In Antwerp, Belgium, which for 500 years served as the world’s diamond headquarters, old money, rigorous documentation, and high security epitomized the business. But nearly 6,000 miles away in Surat, I discovered legitimate merchandise mingling openly with undocumented diamonds in a trading free-for-all. Indeed, so-called conflict diamonds — illicitly mined stones that fund conflicts in the world’s war zones — are for sale by everyone from small-time street hustlers to the Indian government itself. And the entire system is protected by an intricate familial society of brokers and middlemen that operates almost exclusively on the black market.
Here in Surat, dirt-cheap wages and loose regulations have created a dream environment for the global diamond industry. It has turned a sleepy provincial town into a new megacity within a single generation, a business center where more than 90 percent of the world’s unpolished diamonds are now processed and polished. Individual stones can change hands up to a dozen times over a matter of weeks in polishing houses that grab from piles of legal and illegal stones like mix-‘n’-match candy bins.

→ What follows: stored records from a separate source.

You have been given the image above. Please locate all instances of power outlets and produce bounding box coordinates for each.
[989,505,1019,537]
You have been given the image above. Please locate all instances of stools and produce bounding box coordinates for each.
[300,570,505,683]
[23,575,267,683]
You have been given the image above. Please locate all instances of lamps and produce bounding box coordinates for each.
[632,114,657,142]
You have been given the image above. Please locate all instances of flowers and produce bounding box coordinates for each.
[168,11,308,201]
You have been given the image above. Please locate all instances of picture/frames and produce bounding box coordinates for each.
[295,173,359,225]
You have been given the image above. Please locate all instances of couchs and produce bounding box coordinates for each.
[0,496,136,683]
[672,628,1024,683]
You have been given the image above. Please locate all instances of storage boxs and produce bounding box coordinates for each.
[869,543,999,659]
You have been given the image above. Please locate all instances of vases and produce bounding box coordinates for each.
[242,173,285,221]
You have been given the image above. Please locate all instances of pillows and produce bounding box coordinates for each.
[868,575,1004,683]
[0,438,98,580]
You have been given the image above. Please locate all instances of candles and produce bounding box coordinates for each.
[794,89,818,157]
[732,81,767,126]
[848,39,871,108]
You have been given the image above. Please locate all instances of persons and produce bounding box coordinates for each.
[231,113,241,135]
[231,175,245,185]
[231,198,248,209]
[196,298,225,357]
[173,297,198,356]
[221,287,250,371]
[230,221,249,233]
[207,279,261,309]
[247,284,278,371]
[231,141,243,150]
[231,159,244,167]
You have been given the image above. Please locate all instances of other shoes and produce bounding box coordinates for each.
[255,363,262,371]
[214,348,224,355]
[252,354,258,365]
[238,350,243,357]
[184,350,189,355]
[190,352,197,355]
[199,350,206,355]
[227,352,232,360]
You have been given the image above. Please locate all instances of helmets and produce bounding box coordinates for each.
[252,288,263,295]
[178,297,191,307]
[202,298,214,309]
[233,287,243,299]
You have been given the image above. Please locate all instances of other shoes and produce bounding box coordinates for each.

Deciphering clean from dirty becomes nearly impossible. Once the Gujarat Mail reaches the end of the line in Mumbai, the stones have had their damning histories washed away, and buyers ship more than $40 billion of certified merchandise annually out of a country that international authorities say is clean. But if you own a diamond bought in the 21st century, odds are it took an overnight journey on the Mail. Odds are too, you’ll have no idea where it really came from.
DIAMONDS CARRY a stately image that is as much carefully crafted corporate mythmaking as treacherous intrigue. They conjure glamour and promises of love, or perhaps shady backroom dealings by faceless financiers handcuffed to their briefcases. For years De Beers, the diamond trade’s dominant company and public face, sold the allure of the glittering stones while it ran the industry as a cartel, using its extensive reserves throughout Africa to create a near monopoly on the mining and trade of rough stones. To some, the firm seemed the pinnacle of luxury and success; to others, it was a cautionary tale of how Western greed funded conflict across the continent.
The diamond world has changed, however, and cheats have found new ways to game the system. The De Beers empire has been parceled out and sold to even bigger conglomerates; marketplaces in Hong Kong and Dubai are replacing the old guard; and the world’s largest diamond bourse now sits in Mumbai.
Meanwhile, efforts have been made to clean up the business, most notably the Kimberley Process — named for a diamond-producing region in South Africa and started in 2000 after human rights organizations and some industry players saw how the trade in illicit diamonds was fueling wars and warlords (and eroding the business). The Kimberley Process attempts to ensure conflict-free provenance by functioning like a passport for shipments of rough stones.